What you should do - What is needed is an exact repeat of the lines from the line containing "In the picture" through the final line of the entries below, and nothing else.
:: Material for the task
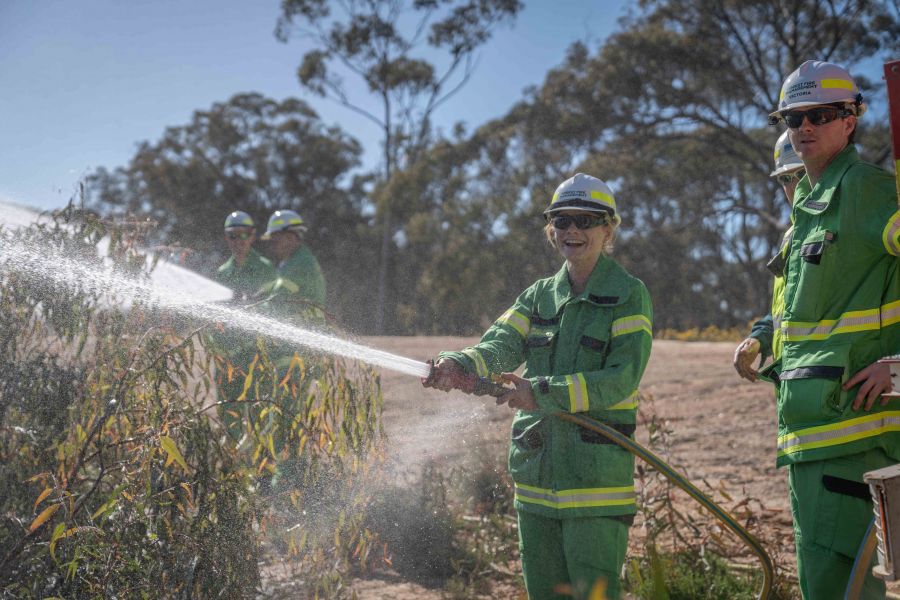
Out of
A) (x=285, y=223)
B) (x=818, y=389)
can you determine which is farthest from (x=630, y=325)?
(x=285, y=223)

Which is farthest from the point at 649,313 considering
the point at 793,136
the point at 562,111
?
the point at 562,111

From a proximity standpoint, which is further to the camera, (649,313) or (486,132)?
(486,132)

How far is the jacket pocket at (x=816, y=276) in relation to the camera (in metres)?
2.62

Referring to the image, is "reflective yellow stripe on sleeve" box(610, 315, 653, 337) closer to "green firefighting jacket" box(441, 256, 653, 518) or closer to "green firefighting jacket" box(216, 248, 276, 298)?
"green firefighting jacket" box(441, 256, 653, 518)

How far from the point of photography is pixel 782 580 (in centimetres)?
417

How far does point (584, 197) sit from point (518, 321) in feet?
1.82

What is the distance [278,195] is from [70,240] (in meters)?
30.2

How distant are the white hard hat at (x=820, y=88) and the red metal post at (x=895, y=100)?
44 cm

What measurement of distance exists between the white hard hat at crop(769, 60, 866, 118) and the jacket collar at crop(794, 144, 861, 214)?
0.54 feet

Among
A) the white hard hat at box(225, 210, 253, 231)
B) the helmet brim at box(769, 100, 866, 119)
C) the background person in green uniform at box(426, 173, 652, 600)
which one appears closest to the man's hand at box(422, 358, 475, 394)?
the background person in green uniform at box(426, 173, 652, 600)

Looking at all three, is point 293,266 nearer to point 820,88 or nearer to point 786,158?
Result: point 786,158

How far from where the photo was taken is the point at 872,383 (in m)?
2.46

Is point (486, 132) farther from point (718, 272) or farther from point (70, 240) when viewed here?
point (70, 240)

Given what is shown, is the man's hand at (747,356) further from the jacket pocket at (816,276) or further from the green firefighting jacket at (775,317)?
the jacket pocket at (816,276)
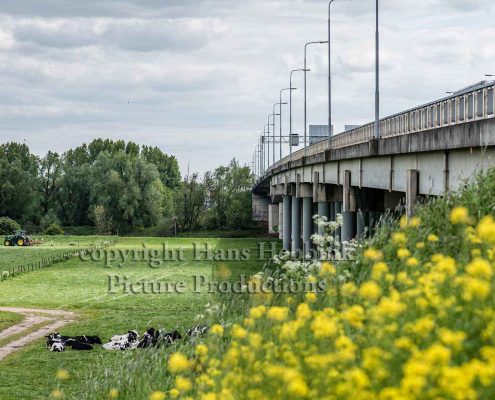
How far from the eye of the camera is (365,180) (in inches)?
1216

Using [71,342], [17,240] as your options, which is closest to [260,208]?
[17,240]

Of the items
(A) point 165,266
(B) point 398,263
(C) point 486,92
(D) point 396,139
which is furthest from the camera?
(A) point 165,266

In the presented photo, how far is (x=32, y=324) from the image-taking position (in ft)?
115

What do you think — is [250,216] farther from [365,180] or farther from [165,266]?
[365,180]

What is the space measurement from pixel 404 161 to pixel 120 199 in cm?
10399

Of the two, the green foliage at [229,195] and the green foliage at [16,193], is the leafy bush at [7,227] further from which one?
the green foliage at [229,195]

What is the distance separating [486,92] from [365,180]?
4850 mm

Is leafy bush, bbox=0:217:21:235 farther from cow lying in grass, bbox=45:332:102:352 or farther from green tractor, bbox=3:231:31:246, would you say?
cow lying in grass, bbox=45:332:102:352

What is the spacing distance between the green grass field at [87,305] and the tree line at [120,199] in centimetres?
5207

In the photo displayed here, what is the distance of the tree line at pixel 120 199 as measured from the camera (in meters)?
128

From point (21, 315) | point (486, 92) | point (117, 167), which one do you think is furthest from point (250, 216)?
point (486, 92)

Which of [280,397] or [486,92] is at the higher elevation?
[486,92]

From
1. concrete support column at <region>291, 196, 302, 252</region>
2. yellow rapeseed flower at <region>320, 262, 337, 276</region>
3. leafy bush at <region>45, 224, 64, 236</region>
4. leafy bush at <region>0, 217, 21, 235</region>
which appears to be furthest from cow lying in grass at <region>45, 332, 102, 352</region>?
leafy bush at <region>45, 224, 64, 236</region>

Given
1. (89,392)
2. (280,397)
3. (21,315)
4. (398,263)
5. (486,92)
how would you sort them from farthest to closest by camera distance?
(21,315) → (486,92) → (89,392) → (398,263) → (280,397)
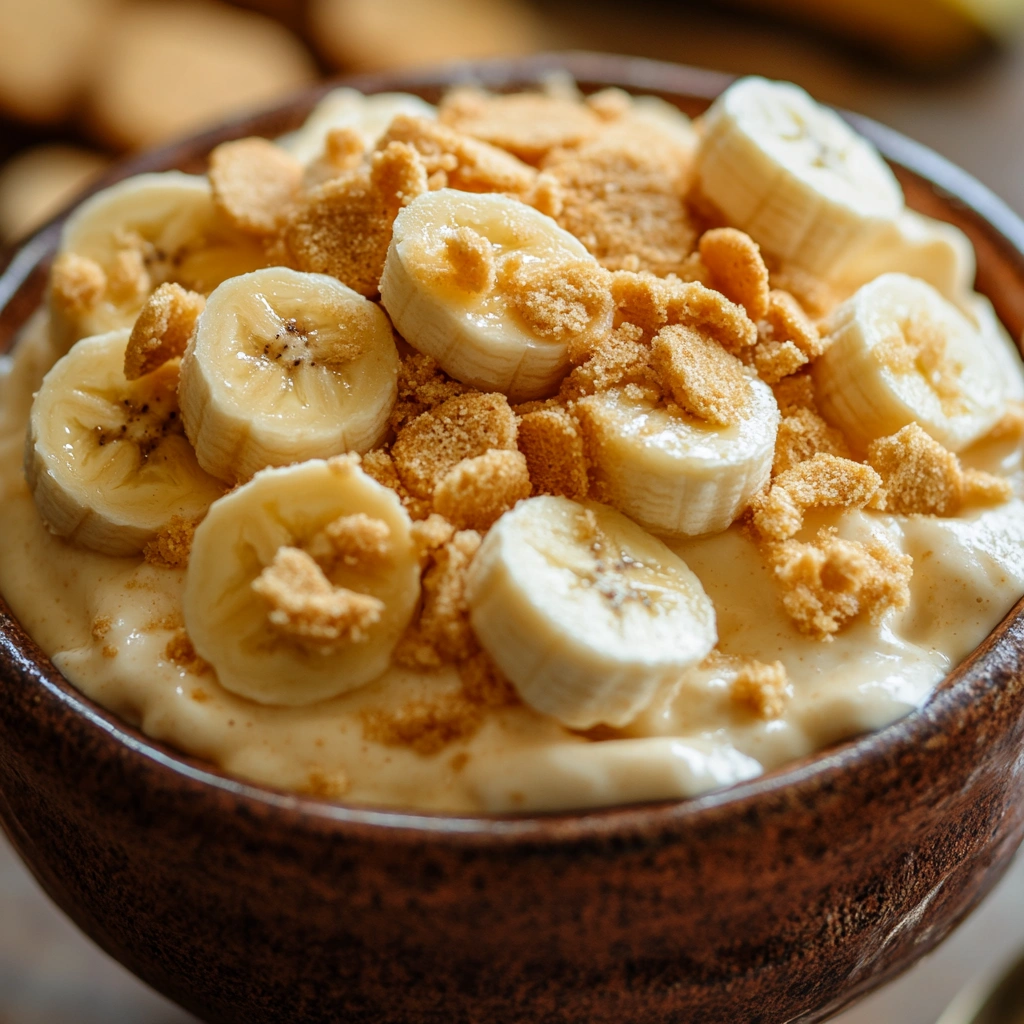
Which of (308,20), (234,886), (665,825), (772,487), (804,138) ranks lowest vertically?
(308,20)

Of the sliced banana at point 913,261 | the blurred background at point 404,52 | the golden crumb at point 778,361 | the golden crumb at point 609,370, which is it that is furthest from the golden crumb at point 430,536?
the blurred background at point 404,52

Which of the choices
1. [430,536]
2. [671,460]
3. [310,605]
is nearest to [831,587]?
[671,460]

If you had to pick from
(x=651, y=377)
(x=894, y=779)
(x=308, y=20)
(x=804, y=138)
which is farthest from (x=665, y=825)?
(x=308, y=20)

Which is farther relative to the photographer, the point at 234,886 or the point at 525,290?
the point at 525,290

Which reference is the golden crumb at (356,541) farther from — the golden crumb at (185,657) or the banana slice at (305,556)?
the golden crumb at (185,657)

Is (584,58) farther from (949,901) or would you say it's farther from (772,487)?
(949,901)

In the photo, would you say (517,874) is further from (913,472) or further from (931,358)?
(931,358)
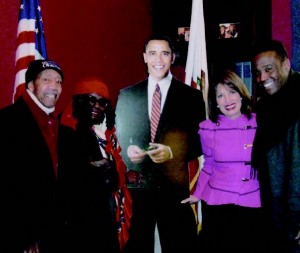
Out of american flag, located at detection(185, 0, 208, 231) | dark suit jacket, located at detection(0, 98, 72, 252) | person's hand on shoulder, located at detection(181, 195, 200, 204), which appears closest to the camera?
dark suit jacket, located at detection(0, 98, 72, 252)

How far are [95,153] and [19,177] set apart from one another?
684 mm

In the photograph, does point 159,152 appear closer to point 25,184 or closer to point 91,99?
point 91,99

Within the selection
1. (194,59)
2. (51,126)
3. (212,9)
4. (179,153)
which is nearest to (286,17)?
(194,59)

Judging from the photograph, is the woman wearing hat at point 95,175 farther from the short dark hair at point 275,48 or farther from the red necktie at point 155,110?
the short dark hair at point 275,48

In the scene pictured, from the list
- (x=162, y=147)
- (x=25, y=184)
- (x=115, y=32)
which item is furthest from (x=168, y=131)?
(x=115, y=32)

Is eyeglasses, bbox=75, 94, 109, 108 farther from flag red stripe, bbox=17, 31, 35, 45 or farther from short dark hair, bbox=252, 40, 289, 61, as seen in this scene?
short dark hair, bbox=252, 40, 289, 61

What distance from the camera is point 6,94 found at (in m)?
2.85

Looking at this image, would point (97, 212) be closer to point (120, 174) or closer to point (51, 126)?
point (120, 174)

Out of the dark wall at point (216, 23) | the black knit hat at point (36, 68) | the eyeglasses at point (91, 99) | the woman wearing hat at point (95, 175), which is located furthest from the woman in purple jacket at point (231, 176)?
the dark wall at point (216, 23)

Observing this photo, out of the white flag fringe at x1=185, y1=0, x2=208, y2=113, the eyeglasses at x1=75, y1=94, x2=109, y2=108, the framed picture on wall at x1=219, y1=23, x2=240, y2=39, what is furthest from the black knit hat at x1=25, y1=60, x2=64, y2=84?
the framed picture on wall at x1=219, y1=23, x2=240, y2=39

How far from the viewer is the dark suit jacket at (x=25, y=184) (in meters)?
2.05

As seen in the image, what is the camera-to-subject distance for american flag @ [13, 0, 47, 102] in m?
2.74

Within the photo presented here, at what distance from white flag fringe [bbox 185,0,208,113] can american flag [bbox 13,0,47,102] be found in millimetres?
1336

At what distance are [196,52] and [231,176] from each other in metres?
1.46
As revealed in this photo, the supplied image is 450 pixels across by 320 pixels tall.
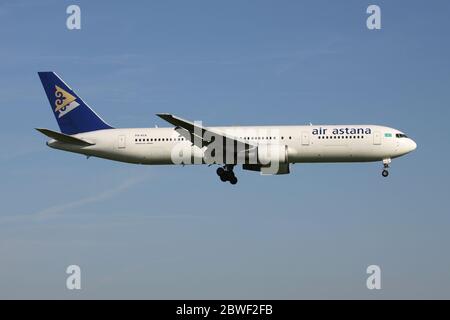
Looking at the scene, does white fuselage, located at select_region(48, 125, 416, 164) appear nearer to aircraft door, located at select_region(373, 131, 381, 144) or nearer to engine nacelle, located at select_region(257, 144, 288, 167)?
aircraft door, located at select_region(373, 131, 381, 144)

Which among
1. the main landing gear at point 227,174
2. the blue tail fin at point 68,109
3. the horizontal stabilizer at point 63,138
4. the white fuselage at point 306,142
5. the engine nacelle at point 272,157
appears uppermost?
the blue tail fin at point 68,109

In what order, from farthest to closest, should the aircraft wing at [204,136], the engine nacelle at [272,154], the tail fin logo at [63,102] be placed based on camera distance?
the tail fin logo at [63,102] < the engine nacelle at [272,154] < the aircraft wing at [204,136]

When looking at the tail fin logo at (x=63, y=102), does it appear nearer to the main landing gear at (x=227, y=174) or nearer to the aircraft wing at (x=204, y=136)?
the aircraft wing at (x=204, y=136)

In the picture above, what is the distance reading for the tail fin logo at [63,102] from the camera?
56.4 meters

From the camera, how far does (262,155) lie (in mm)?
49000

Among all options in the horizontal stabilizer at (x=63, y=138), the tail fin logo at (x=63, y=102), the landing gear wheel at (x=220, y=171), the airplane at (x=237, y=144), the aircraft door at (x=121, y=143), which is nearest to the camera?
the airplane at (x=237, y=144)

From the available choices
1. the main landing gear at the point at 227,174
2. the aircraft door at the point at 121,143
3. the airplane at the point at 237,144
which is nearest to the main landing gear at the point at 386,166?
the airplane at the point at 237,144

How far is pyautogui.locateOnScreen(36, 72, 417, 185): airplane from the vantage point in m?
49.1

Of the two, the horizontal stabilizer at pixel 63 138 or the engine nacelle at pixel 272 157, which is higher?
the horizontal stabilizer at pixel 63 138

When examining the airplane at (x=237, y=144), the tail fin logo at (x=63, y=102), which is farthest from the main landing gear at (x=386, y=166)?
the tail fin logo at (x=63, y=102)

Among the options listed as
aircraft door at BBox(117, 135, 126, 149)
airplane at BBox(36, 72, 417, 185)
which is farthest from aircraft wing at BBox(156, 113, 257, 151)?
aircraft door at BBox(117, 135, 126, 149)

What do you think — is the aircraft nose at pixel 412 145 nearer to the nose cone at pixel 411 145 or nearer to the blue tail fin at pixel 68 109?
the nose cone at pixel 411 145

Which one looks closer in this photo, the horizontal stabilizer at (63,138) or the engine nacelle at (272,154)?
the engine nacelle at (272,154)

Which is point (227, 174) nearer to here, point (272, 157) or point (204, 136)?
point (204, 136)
::::
Result of this exercise -
In the picture above, what is the distance reading for the tail fin logo at [63,102] from the camera?
56.4 meters

From the camera, how far does (262,155) lie (in mm)?
49000

Among all options in the horizontal stabilizer at (x=63, y=138), the tail fin logo at (x=63, y=102), the landing gear wheel at (x=220, y=171), the airplane at (x=237, y=144), the aircraft door at (x=121, y=143), which is nearest to the camera?
the airplane at (x=237, y=144)

From the available choices
1. the main landing gear at the point at 227,174
2. the aircraft door at the point at 121,143
3. the airplane at the point at 237,144
which is nearest to the main landing gear at the point at 386,166?
the airplane at the point at 237,144

How far is pyautogui.locateOnScreen(36, 72, 417, 185): airplane from the vantage point in m?
49.1

Of the two, the horizontal stabilizer at pixel 63 138 or the engine nacelle at pixel 272 157, which is higher?
the horizontal stabilizer at pixel 63 138

When examining the airplane at (x=237, y=144), the tail fin logo at (x=63, y=102), which is farthest from the main landing gear at (x=386, y=166)?
the tail fin logo at (x=63, y=102)

Among the options listed as
aircraft door at BBox(117, 135, 126, 149)
airplane at BBox(36, 72, 417, 185)
which is farthest from aircraft wing at BBox(156, 113, 257, 151)?
aircraft door at BBox(117, 135, 126, 149)

What do you think — is the aircraft nose at pixel 412 145 nearer to the nose cone at pixel 411 145 or nearer to the blue tail fin at pixel 68 109?
the nose cone at pixel 411 145

Which one looks closer in this photo, the horizontal stabilizer at (63,138) or the engine nacelle at (272,154)?
the engine nacelle at (272,154)

Which is point (227, 174) nearer to here, point (272, 157) or point (204, 136)?
point (204, 136)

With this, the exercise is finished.